All the data must come back unchanged, except that pictures are left out.
···
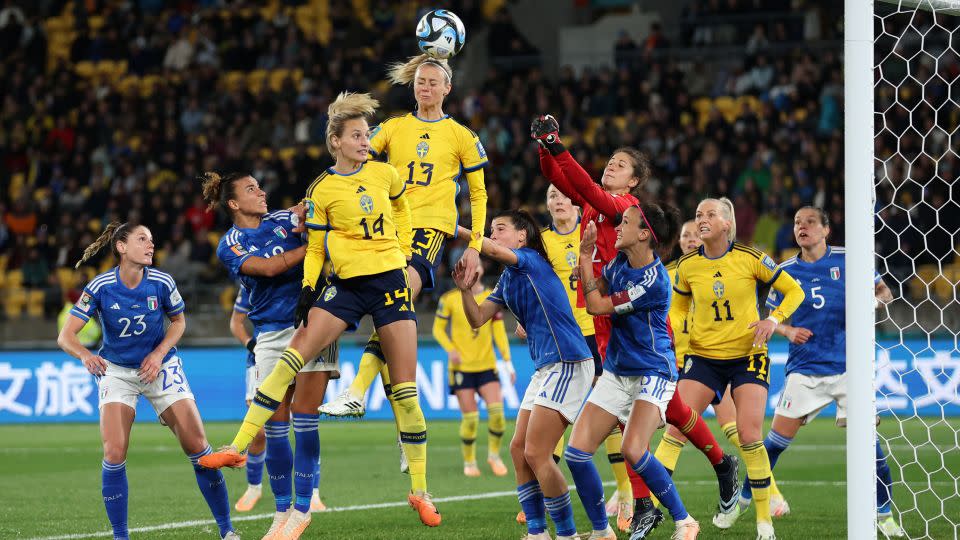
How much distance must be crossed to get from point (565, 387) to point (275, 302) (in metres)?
2.42

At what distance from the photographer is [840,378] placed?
29.1 ft

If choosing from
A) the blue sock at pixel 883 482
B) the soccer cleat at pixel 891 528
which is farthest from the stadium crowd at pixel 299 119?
the soccer cleat at pixel 891 528

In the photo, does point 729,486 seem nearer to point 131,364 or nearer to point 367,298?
point 367,298

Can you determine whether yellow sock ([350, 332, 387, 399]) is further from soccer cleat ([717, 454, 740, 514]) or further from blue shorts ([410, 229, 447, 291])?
soccer cleat ([717, 454, 740, 514])

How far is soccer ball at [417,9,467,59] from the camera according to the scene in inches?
320

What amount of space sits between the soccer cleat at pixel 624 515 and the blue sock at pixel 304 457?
2218 mm

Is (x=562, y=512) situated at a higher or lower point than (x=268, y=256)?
lower

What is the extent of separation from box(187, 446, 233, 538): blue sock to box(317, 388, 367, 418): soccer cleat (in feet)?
2.62

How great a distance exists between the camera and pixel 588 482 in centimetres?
727

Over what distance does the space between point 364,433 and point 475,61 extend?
1025cm

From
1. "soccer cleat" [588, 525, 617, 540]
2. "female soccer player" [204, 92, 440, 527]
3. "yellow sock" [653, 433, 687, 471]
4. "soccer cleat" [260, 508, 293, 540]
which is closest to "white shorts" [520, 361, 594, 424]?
"soccer cleat" [588, 525, 617, 540]

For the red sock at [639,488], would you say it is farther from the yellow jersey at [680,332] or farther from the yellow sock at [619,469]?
the yellow jersey at [680,332]

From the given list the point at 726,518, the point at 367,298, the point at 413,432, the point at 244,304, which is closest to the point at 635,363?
the point at 413,432

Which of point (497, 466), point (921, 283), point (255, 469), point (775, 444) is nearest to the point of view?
point (775, 444)
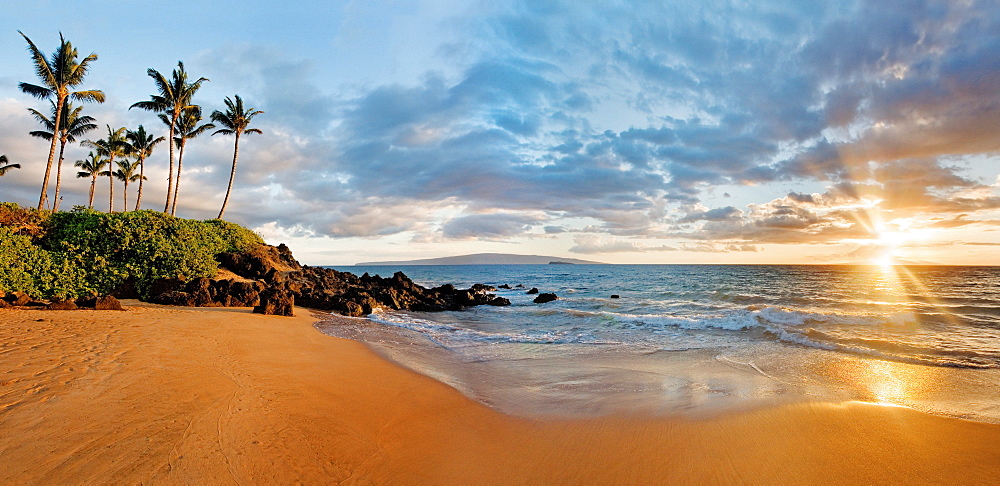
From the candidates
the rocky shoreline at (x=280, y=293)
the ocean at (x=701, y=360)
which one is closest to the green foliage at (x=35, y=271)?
the rocky shoreline at (x=280, y=293)

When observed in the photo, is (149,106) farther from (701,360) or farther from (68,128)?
(701,360)

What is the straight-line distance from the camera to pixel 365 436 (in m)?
5.07

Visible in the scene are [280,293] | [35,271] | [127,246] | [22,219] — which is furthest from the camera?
[280,293]

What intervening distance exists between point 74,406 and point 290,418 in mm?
2427

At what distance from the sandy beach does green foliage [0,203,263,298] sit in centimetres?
974

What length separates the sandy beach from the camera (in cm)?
408

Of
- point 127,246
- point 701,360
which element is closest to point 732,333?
point 701,360

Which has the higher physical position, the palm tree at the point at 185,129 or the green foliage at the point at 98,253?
the palm tree at the point at 185,129

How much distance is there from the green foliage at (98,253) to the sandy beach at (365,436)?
9.74m

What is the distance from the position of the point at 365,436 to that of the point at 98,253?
17.8 m

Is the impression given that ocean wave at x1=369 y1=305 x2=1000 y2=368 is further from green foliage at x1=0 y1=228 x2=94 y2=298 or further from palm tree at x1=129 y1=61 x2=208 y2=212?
palm tree at x1=129 y1=61 x2=208 y2=212

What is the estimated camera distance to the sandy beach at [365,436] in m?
4.08

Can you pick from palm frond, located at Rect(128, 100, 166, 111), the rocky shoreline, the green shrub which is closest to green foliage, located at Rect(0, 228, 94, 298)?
the green shrub

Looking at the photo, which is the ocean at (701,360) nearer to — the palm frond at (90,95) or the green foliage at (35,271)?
the green foliage at (35,271)
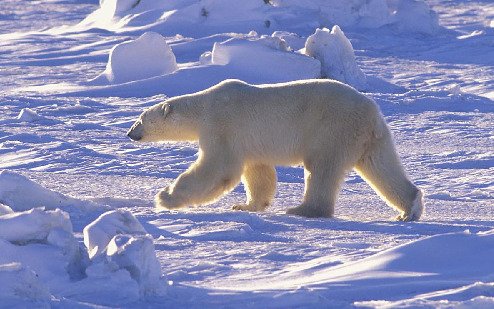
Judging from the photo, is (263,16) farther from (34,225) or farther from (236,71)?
(34,225)

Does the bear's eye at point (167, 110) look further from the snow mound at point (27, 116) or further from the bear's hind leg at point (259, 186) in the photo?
the snow mound at point (27, 116)

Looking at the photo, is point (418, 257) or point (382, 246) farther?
point (382, 246)

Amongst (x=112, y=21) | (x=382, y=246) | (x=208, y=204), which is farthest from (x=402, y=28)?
(x=382, y=246)

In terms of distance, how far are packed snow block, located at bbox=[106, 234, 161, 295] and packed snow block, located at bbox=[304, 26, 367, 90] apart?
9136mm

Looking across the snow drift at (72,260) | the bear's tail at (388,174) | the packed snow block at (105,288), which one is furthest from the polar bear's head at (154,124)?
the packed snow block at (105,288)

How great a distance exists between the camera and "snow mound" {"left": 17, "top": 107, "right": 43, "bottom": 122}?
10570 mm

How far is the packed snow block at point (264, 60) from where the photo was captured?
41.3 feet

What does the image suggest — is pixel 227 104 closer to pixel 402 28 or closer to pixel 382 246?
pixel 382 246

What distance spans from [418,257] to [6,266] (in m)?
1.55

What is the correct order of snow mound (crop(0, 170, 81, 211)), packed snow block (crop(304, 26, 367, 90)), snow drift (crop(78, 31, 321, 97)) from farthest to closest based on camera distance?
packed snow block (crop(304, 26, 367, 90)), snow drift (crop(78, 31, 321, 97)), snow mound (crop(0, 170, 81, 211))

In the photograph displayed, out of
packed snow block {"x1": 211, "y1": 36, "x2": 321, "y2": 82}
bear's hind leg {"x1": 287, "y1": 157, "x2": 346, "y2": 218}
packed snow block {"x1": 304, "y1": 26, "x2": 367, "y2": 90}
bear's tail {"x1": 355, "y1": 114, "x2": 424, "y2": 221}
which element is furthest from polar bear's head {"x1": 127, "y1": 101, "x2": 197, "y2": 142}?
packed snow block {"x1": 304, "y1": 26, "x2": 367, "y2": 90}

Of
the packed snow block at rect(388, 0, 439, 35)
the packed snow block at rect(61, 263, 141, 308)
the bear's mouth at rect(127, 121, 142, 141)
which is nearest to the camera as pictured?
the packed snow block at rect(61, 263, 141, 308)

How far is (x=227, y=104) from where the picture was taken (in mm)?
6328

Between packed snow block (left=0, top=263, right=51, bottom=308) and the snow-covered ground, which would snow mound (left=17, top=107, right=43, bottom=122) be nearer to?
···
- **SOLUTION TO THIS PROBLEM**
How much distance must be crossed to get from point (565, 387) to point (275, 302) (in metres)?
2.42

At what distance from the photographer is [840,378] placed?
29.1 ft

If choosing from
A) the blue sock at pixel 883 482
B) the soccer cleat at pixel 891 528
which is farthest from the stadium crowd at pixel 299 119?
the soccer cleat at pixel 891 528

In the photo, does point 729,486 seem nearer to point 131,364 or nearer to point 367,298?
point 367,298

Can you determine whether yellow sock ([350, 332, 387, 399]) is further from soccer cleat ([717, 454, 740, 514]) or further from blue shorts ([410, 229, 447, 291])?
soccer cleat ([717, 454, 740, 514])

How far is soccer ball at [417,9,467,59] from the camera according to the scene in inches?
320

What amount of space sits between the soccer cleat at pixel 624 515 and the blue sock at pixel 304 457?
2218 mm

Is (x=562, y=512) situated at a higher or lower point than (x=268, y=256)?
lower

What is the extent of separation from box(187, 446, 233, 538): blue sock to box(317, 388, 367, 418): soccer cleat (in feet)?
2.62

How great a distance exists between the camera and pixel 588 482 in centimetres?
727

Over what distance does the space between point 364,433 and point 475,61 extend?
1025cm

From
1. "soccer cleat" [588, 525, 617, 540]
2. "female soccer player" [204, 92, 440, 527]
3. "yellow sock" [653, 433, 687, 471]
4. "soccer cleat" [260, 508, 293, 540]
which is closest to "white shorts" [520, 361, 594, 424]?
"soccer cleat" [588, 525, 617, 540]

For the red sock at [639,488], would you say it is farther from the yellow jersey at [680,332] or farther from the yellow sock at [619,469]?
the yellow jersey at [680,332]

From the given list the point at 726,518, the point at 367,298, the point at 413,432, the point at 244,304, which is closest to the point at 635,363?
the point at 413,432

Which of point (497, 466), point (921, 283), point (255, 469), point (775, 444) is nearest to the point of view?
point (775, 444)
From the candidates
the rocky shoreline at (x=280, y=293)
the ocean at (x=701, y=360)
which one is closest to the green foliage at (x=35, y=271)?
the rocky shoreline at (x=280, y=293)

When observed in the photo, is (149,106) farther from (701,360) or farther from (68,128)?
(701,360)

What is the straight-line distance from the camera to pixel 365 436 (in m)?
5.07

Visible in the scene are [280,293] | [35,271] | [127,246] | [22,219] — which is furthest from the camera?
[280,293]

What intervening distance exists between point 74,406 and point 290,418 in mm?
2427

At what distance from the sandy beach does green foliage [0,203,263,298] sit in centimetres?
974

What length separates the sandy beach from the camera (in cm)?
408

Of
- point 127,246
- point 701,360
which element is closest to point 732,333?
point 701,360

Which has the higher physical position, the palm tree at the point at 185,129 or the green foliage at the point at 98,253?
the palm tree at the point at 185,129

How much distance is there from the green foliage at (98,253) to the sandy beach at (365,436)?
9.74m

What is the distance from the position of the point at 365,436 to that of the point at 98,253?
17.8 m

Is the impression given that ocean wave at x1=369 y1=305 x2=1000 y2=368 is further from green foliage at x1=0 y1=228 x2=94 y2=298 or further from palm tree at x1=129 y1=61 x2=208 y2=212?
palm tree at x1=129 y1=61 x2=208 y2=212

What is the estimated camera distance to the sandy beach at [365,436] in m?
4.08

Can you pick from palm frond, located at Rect(128, 100, 166, 111), the rocky shoreline, the green shrub which is closest to green foliage, located at Rect(0, 228, 94, 298)?
the green shrub

Looking at the photo, which is the ocean at (701,360) nearer to — the palm frond at (90,95) or the green foliage at (35,271)?
the green foliage at (35,271)
Judging from the photo, is (263,16) farther from (34,225) or farther from (236,71)?
(34,225)

Does the bear's eye at point (167, 110) look further from the snow mound at point (27, 116) or further from the bear's hind leg at point (259, 186) in the photo?
the snow mound at point (27, 116)

Looking at the photo, is point (418, 257) or point (382, 246) farther?
point (382, 246)

Amongst (x=112, y=21) | (x=382, y=246) | (x=208, y=204), which is farthest from (x=402, y=28)?
(x=382, y=246)

In terms of distance, how far are packed snow block, located at bbox=[106, 234, 161, 295] and packed snow block, located at bbox=[304, 26, 367, 90] apart?
9136mm

Looking across the snow drift at (72,260) | the bear's tail at (388,174) | the packed snow block at (105,288), which one is furthest from the polar bear's head at (154,124)?
the packed snow block at (105,288)

How great a distance exists between the camera and "snow mound" {"left": 17, "top": 107, "right": 43, "bottom": 122}?
10570 mm

How far is the packed snow block at point (264, 60) from where the photo was captured?
41.3 feet

What does the image suggest — is pixel 227 104 closer to pixel 402 28 or closer to pixel 382 246?
pixel 382 246

What distance spans from [418,257] to [6,266] (in m)?
1.55

What is the correct order of snow mound (crop(0, 170, 81, 211)), packed snow block (crop(304, 26, 367, 90)), snow drift (crop(78, 31, 321, 97)) from farthest to closest based on camera distance?
packed snow block (crop(304, 26, 367, 90)), snow drift (crop(78, 31, 321, 97)), snow mound (crop(0, 170, 81, 211))

In the photograph displayed, out of
packed snow block {"x1": 211, "y1": 36, "x2": 321, "y2": 82}
bear's hind leg {"x1": 287, "y1": 157, "x2": 346, "y2": 218}
packed snow block {"x1": 304, "y1": 26, "x2": 367, "y2": 90}
bear's tail {"x1": 355, "y1": 114, "x2": 424, "y2": 221}
which element is furthest from polar bear's head {"x1": 127, "y1": 101, "x2": 197, "y2": 142}?
packed snow block {"x1": 304, "y1": 26, "x2": 367, "y2": 90}

Of
the packed snow block at rect(388, 0, 439, 35)
the packed snow block at rect(61, 263, 141, 308)
the bear's mouth at rect(127, 121, 142, 141)
which is nearest to the camera as pictured?
the packed snow block at rect(61, 263, 141, 308)

How far is (x=227, y=104) from where the picture was taken (in mm)?
6328

Between packed snow block (left=0, top=263, right=51, bottom=308) and the snow-covered ground, which would snow mound (left=17, top=107, right=43, bottom=122) be nearer to?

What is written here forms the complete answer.